See Tyson, 214 N.W.2d at 462, n. 1 (emphasis added). It is true that we said, in dicta, in Knaffla, 243 N.W.2d at 741, and again, in dicta, in State v. Myers, 273 N.W.2d 656 (Minn.1978) that when a defendant has taken a direct appeal, "he may not thereafter raise in a post-conviction proceeding any matter which he raised on direct appeal, or which he knew at that time but did not raise. Id. at 657 (emphasis added). We must still determine, however, when, as here, a defendant does raise an issue not raised on direct appeal, whether he "deliberately and inexcusably" failed to raise that issue on appeal. It is not a question of whether we should extend Knaffla, it is a question of whether we should afford the broad relief intended by the legislature when it enacted chapter 590 a remedy wherein the state courts could rule on fundamental issues which had not been tried before those issues reached the federal courts on habeas corpus.

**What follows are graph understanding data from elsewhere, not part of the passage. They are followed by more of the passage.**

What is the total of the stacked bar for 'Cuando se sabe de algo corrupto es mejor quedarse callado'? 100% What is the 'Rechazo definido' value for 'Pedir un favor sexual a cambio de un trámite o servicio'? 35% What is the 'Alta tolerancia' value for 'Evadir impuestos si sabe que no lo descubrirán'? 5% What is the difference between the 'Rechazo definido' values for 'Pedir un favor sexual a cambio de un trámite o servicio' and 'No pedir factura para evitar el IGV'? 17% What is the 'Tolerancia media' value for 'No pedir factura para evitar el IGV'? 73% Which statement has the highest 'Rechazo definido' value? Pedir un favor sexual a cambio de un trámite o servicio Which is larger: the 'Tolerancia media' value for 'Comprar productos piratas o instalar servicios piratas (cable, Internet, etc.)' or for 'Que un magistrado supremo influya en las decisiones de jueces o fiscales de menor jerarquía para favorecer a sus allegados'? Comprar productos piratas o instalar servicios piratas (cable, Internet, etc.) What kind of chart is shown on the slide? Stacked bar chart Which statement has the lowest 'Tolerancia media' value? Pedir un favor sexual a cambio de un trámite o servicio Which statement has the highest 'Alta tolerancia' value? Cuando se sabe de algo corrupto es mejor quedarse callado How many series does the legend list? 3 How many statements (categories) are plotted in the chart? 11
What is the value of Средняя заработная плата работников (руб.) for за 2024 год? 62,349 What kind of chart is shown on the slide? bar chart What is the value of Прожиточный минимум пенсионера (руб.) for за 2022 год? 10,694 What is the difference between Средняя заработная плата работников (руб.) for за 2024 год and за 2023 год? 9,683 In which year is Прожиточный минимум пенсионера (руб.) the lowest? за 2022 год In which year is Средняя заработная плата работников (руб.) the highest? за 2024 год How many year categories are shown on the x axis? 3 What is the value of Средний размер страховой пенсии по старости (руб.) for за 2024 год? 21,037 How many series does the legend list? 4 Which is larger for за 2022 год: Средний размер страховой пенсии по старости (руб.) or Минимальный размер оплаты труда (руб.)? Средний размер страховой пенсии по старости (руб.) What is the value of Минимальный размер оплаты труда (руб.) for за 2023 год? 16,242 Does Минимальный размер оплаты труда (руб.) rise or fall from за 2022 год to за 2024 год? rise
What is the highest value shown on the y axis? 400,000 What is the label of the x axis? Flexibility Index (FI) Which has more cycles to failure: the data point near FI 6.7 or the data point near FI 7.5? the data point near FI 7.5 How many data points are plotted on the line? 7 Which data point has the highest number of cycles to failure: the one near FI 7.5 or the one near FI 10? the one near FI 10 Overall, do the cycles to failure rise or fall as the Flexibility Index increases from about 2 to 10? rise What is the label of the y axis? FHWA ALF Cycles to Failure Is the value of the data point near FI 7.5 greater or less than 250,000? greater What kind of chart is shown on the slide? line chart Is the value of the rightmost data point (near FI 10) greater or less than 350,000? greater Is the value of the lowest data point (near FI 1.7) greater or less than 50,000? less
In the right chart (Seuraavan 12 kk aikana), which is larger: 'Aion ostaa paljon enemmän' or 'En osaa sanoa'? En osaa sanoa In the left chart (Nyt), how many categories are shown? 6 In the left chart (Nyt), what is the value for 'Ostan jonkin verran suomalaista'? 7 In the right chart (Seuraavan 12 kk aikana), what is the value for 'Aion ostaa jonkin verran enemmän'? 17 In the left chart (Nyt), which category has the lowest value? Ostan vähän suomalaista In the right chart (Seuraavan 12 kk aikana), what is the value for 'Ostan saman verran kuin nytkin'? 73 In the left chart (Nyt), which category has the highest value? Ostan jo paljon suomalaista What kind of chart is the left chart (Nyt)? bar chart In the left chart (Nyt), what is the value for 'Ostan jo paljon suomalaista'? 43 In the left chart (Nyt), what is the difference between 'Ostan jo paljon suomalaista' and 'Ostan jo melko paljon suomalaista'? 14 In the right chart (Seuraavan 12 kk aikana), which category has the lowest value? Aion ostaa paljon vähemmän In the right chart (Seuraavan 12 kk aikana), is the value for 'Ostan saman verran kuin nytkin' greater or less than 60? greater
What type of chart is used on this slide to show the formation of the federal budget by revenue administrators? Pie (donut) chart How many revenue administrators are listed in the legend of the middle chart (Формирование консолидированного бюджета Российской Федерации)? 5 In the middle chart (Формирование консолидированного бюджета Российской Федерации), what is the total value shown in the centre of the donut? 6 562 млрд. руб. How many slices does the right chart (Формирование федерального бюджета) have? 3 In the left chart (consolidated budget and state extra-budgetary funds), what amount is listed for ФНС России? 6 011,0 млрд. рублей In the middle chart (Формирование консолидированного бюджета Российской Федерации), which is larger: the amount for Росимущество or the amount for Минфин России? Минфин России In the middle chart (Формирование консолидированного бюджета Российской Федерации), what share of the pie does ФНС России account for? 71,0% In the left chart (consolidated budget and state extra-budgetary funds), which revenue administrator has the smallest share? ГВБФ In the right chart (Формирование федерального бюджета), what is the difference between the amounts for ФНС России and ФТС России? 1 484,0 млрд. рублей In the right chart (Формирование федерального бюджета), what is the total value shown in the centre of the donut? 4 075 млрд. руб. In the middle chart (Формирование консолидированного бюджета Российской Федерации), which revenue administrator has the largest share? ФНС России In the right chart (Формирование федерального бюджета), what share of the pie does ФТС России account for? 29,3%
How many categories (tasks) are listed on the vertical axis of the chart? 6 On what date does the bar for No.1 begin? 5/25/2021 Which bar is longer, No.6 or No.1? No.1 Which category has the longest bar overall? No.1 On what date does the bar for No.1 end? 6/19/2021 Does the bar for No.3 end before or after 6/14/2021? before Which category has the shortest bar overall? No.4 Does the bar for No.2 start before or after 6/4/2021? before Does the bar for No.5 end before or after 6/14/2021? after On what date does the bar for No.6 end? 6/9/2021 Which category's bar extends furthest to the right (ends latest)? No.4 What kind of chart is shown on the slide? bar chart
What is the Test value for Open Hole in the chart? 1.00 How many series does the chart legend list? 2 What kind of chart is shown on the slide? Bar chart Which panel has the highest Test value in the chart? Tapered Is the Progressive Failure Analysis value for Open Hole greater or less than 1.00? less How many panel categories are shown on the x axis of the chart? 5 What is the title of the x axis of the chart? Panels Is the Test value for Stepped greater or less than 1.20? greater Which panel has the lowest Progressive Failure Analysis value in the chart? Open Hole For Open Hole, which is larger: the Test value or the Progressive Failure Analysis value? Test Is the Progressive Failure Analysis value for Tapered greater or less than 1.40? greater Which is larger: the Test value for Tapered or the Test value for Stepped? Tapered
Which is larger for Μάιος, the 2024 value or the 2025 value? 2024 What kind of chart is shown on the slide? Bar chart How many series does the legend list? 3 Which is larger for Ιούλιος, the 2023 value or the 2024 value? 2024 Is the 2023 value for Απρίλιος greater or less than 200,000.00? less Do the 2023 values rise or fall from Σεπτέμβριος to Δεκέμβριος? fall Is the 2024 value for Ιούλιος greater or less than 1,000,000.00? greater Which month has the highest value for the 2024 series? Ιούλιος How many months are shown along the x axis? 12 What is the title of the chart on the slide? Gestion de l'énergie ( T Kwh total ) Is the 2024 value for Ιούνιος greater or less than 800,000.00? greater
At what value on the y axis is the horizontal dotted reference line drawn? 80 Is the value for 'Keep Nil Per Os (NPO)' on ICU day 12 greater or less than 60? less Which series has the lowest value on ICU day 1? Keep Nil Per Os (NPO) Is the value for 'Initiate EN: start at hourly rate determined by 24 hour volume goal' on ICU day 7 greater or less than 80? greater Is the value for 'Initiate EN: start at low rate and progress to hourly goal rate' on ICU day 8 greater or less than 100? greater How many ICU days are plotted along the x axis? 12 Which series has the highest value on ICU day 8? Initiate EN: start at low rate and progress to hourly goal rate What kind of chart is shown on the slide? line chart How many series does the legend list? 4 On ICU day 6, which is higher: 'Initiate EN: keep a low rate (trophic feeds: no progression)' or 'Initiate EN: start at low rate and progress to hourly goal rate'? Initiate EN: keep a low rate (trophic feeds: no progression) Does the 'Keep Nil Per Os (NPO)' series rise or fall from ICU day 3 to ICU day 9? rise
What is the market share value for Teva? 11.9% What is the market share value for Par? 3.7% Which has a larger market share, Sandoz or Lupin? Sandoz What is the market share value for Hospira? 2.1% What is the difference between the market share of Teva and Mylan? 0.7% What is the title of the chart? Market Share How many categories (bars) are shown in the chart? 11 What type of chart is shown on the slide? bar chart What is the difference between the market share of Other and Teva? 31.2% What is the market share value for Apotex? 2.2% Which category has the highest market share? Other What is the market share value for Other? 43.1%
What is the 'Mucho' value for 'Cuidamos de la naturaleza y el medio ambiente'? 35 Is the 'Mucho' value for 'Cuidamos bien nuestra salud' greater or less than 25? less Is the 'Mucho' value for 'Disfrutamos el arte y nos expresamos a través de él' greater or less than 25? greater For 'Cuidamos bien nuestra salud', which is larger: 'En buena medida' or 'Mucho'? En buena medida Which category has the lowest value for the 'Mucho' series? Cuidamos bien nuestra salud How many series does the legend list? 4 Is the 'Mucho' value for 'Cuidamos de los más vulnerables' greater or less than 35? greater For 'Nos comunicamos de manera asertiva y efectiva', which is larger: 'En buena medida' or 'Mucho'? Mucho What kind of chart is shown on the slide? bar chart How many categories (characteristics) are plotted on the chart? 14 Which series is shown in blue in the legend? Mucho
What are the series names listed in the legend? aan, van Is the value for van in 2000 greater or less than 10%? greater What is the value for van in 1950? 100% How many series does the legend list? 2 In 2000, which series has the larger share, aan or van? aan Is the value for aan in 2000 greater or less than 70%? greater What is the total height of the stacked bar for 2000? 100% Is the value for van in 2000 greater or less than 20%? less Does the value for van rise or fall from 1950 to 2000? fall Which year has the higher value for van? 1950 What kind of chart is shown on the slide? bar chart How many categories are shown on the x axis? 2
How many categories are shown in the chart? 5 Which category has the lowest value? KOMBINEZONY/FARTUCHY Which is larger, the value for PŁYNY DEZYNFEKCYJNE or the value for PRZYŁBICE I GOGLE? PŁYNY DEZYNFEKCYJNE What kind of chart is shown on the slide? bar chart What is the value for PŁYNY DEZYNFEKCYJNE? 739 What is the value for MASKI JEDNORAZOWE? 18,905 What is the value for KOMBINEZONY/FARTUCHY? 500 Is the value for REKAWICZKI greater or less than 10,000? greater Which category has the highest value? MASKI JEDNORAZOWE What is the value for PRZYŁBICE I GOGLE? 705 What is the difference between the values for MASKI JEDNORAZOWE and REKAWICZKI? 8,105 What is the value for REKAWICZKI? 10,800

In Knaffla, there had been no direct appeal. In Myers, the issue raised in the post-conviction proceeding had been raised and decided on direct appeal. In the matter before us now, for the first time, we have a situation where certain issues were, presumably, deliberately not raised on direct appeal because appellate counsel, heeding the words of Chief Justice Burger in Jones v. Barnes, 463 U.S. 745, 103 S. Ct. 3308, 77 L. Ed. 2d 987 (1983), sifted through the potential issues and raised only those which, in the judgment of a professional, were meritorious. But, as to petitioner Case, who wanted to raise every issue on direct appeal, was his failure to raise those issues discarded by appellate counsel inexcusable, as required by our rule? If he was denied the opportunity to raise those issues, either in counsel's brief or in a supplementary pro se brief, his failure to raise those issues was excusable and the unraised issues were properly raised when the federal court sent him back to exhaust state remedies in a post-conviction proceeding. Furthermore, failure to consider the issues raised in such a case on the merits impinges on the right of a criminal defendant to proceed pro se or pro se with some help from counsel. See Faretta v. California, 422 U.S. 806, 95 S. Ct. 2525, 45 L. Ed. 2d 562 (1975), State v. Olsen, 258 N.W.2d 898 (Minn.1977). We are not dealing with an abuse of process. The parties properly tried the issues; the trial court properly analyzed and decided those issues, denying relief; and we have properly affirmed the decision of the trial court on the merits. We should overrule the technical basis for affirmance applied in this case by the Court of Appeals. If we do not, future federal habeas courts will be ruling on issues which our state courts should have ruled on but have not.

YETKA, Justice (concurring specially).

I join in the special concurrence of Justice WAHL.

COYNE, Justice (concurring specially).

I join in the special concurrence of Justice WAHL.


[1] The United States Supreme Court has recently reiterated this concept in Evitts v. Lucey, ___ U.S. ___, 105 S. Ct. 830, 83 L. Ed. 2d 821 (1985).